Mempersembahkan Hidup Yang Berkualitas (1 Korintus 15:20-28)
Mempersembahkan Hidup Yang Berkualitas
(1 Korintus 15:20-28)
Adakah di antara kita yang rela memberikan
sesuatu atau barang yang paling disayangi kepada orang
lain? Pertanyaan ini menjadi penting sebab terkadang kita hanya memberikan
sesuatu atau barang kepada orang lain hanya pada saat kita berkelebihan atau
tidak membutuhkan barang itu lagi. Jika dalam kondisi yang sangat kekurangan
kita dituntut untuk hidup berbagi dengan sesama tentu
sangatlah sulit. Orang bisa bilang itu namanya; ‘pengasihan lupa diri’. Tetapi yang dimaksudkan
di sini adalah hidup berbagi yang tidak hanya sebatas materi melainkan melalui
seluruh totalitas hidup. Misalnya, berbagi tentang pengetahuan dan pengalaman
bagi sesama.
Tindakan seperti ini tentu sangat menarik
jika dikaitkan dengan
ungkapan ‘hidup yang mencerminkan citra Kristus’. Menjadi citra Kristus berarti ada sebuah nilai
yang diperlihatkan tentang cara hidup Kristus. Entah tentang pengorbanan,
kesetiaan, kejujuran, ketulusan, dll. Semua ini berujung pada sebuah cara hidup
yang memberikan keteladanan bagi orang lain.

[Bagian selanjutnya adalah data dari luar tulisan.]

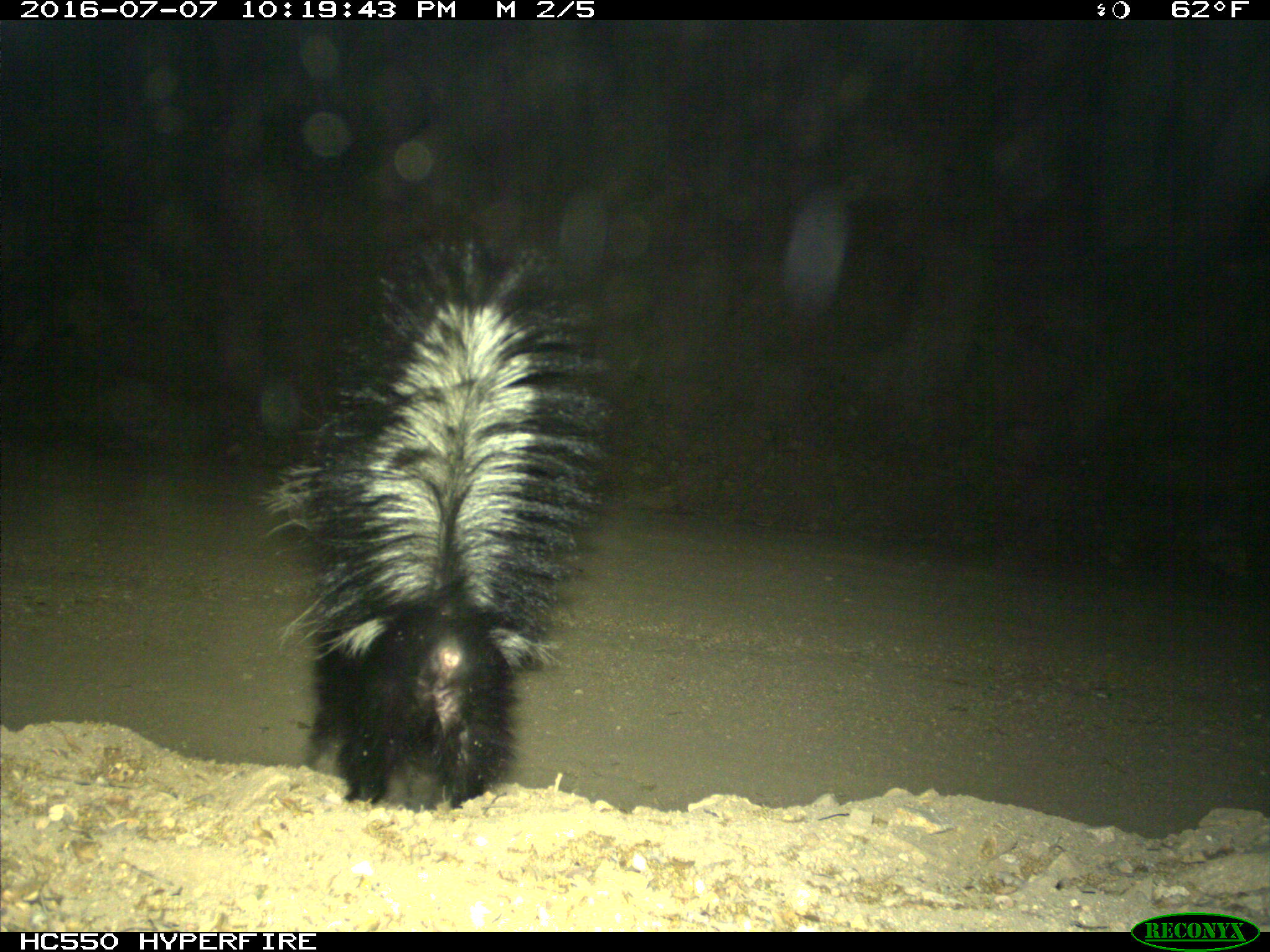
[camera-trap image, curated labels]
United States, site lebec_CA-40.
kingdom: Animalia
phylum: Chordata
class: Mammalia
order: Carnivora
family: Mephitidae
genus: Mephitis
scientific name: Mephitis mephitis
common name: striped skunk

Mari kita garis bawahi kata ‘mencerminkan citra
Kristus’. Sama halnya
dengan sesuatu yang akan ditonjokan,
diperlihatkan atau digambarkan tentang Kristus bagi sesama manusia. Terutama ketika kita memaknai
peristiwa kebangkitan Kristus (Paskah). Seperti kita ketahui bersama bahwa inti dari
iman Kristen adalah kebangkitan Kristus. Ini merupakan sebuah pengakuan iman orang-orang percaya. Khususnya pada bagian
Alkitab 1 Korintus 15:20-28 yang menekankan kebangkitan Kristus sebagai yang
sulung. Artinya
kebangkitan Kristus adalah yang pertama
bangkit dari antara orang mati.
Dalam tradisi Perjanjian Lama berkas pertama yang dituai harus dipersembahkan
dalam korban satu hari setelah sabat yang jatuh setelah hari Paskah. Paulus
menulis surat ini dengan tujuan untuk menjangkau orang-orang Korintus pada
perayaan Paskah Kristen (1Kor. 5:7,8). Gelar ‘sulung’ memiliki arti lebih utama
dari segala yang diciptakan. Hal ini dapat dianalogikan seperti orang memanen hasil tanaman yang
pertama dipersembahkan bagi Allah. Sebab hasil panen yang pertama dianggap
sebagai buah yang berkualitas.
Sama halnya dengan
Kristus. Ia menjadi
tuaian pertama dari kehidupan sebagai akibat dari ketidaktaatan manusia.
Olehnya itu, Kristus digambarkan sebagai anak yang taat terhadap kehendak BapaNya.
Ketidaktaatan manusia kepada Allah yang disebut sebagai dosa yang berunjung
pada maut tidak hanya berkaitan dengan kematian secara fisik melainkan kematian
secara rohani. Maka melalui kebangkitan Kristus, kita mengalami persekutuan
dengan Allah. Kita kembali dikukuhkan sebagai manusia baru. Manusia yang
menaruh seluruh totalitas hidup bagi Allah. Berarti hidup kita adalah hidup
yang berpengharapan.
Coba bayangkan Kristus
digambarkan sebagai Anak Allah yang sangat dikasih dikorbankan untuk menebus
dosa manusia. Lalu bagaimana dengan manusia yang sering disebut juga sebagai
anak-anak Allah. Anak-anak yang tidak lain adalah cara hidupnya mencerminkan
citra Kristus. Apakah kita harus saling melukai? Saling mempertahankan ego
ketika terjadi kesalapahaman? Tentu tidak! Sebagaimana Kristus menjadi tuaian pertama dari
kehidupan maka tanggungjawab kita sebagai pengikut-pengikut-Nya juga harus
melakukan hal yang sama. Artinya hidup kita juga harus dipersembahkan bagi
Allah dengan cara menolong sesama ciptaan.
Dengan demikian, hidup
kita bukan untuk diri sendiri melainkan juga bagi sesama ciptaan yang
membutuhkan pertolongan. Di sinilah letak cara hidup yang berkualitas. Melalui kehadiran
kita orang lain dapat merasakan kehadiran Kristus.